Shiprepair & Conversion Technology: 4th Quarter 2016
A series of passeger vessels operated by the Norwegian firm, Hurtigruten, have been upgraded with Rolls-Royce Promas Lite propulsion equipment to improve operating efficiency. Installations on Richard With, Nordkapp, Nordnorge and Kong Harald have reportedly already been able to demonstrate very positive results.
Promas comes in various forms. For newbuilds, there is the full Promas, comprising a controllable or fixed pitch propeller, a hubcap and rudder bulb that streamlines propeller flow on to the specially designed rudder that incorporates a bulb, and a twisted leading edge which converts some of the swirl energy that is normally lost into additional useful thrust. Another version of Promas includes a high efficiency propeller in a nozzle, also with a hubcap and a specially designed rudder.
Promas Lite is specifically designed for retrofitting to vessels with conventional shaftlines. The main difference compared with the newbuild Promas is that the existing rudder is normally retained, reducing the cost of the refit with only a small sacrifice in propulsive efficiency. This was the case with the Hurtigruten ships.
The conversion work on each shaftline involved fitting a fabricated bulb to the flap rudder, adding the hubcap and replacing the blades of the CP propeller with ones that had been optimised for the specified cruising speed of the Hurtigruten ships and achieved low noise and vibration levels.

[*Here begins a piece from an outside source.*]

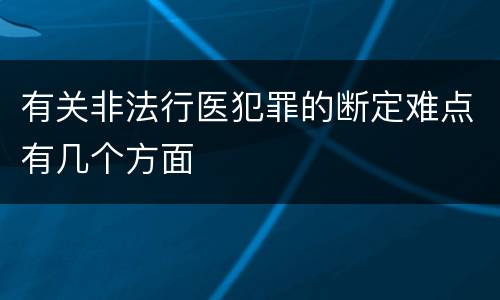 有关非法行医犯罪的断定难点有几个方面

According to Rolls Royce, the key aim of the Hurtigruten vessel conversions was to cut the power requirement and fuel consumption at a given cruising speed of 15knots. To provide evidence of improvement, each ship had its shaft power measured by a torquemeter prior to going into drydock for conversion. In addition, in-water hull cleaning was conducted before the drydocking in an effort to neutralise the effect of hull cleaning during the docking. Hurtigruten and Rolls-Royce agreed that, due to the fact that more effective cleaning is possible in drydock, coupled with experience based on the vessels’ operating profile, it was realistic to attribute 0.5% of any reduction to the cleaner hull.
After the installation of new propeller blades of an optimised design, as well as hubcaps and rudder bulbs, trials were run in conditions as close to pre-conversion as possible. In each case these tests were independently supervised by DNV GL.

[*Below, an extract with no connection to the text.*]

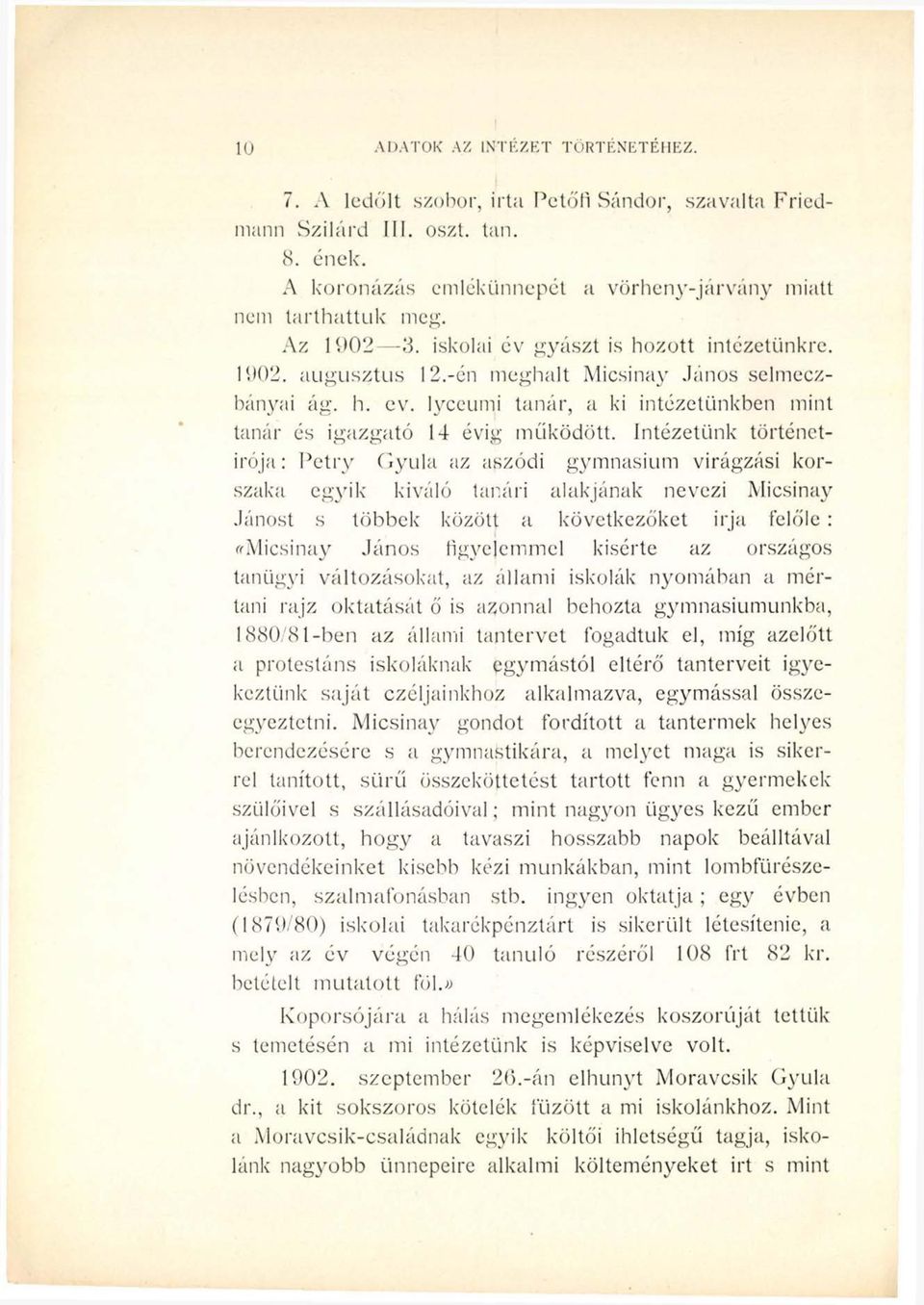 Intézetünk történetírója : Petry Gyula az aszódi gymnasium virágzási korszaka egyik kiváló tanári alakjának nevezi Micsinay Jánost s többek között a következőket Írja felőle: «Micsinay János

Rolls-Royce reports that the results were in line with its predictions. The power required for 14, 15 and 17knots was measured before and after conversion for each ship. The wide speed spread demonstrated that savings were being delivered over a range of different operating conditions, and that efficient operation in general had not been sacrificed for a greater saving at the nominated 15knots.
The vessels upgraded are similar but not identical, and the tests confirmed good power reductions had been achieved in each case, ranging from a 6.9-11.3% power reduction at 15knots, to 8.9-16.1% at 14knots. In the 17knots scenario, three ships registered reductions of between 2 and 8.6%, but one experienced a power increase of 2%. This anomalous result has been attributed by Rolls-Royce to the pre-conversion single day trial conditions, and the fact that draught and trim were not in this case identical. However, to establish the true situation the ship has been equipped with instrumentation to collect data for analysis over a four month period.
For Hurtigruten the return on investment as a result of the refits has made the Promas Lite conversions well worthwhile, Rolls-Royce states. Consequently, a fifth vessel, Nordlys, is to receive the same retrofit with Promas Lite at the beginning of 2017.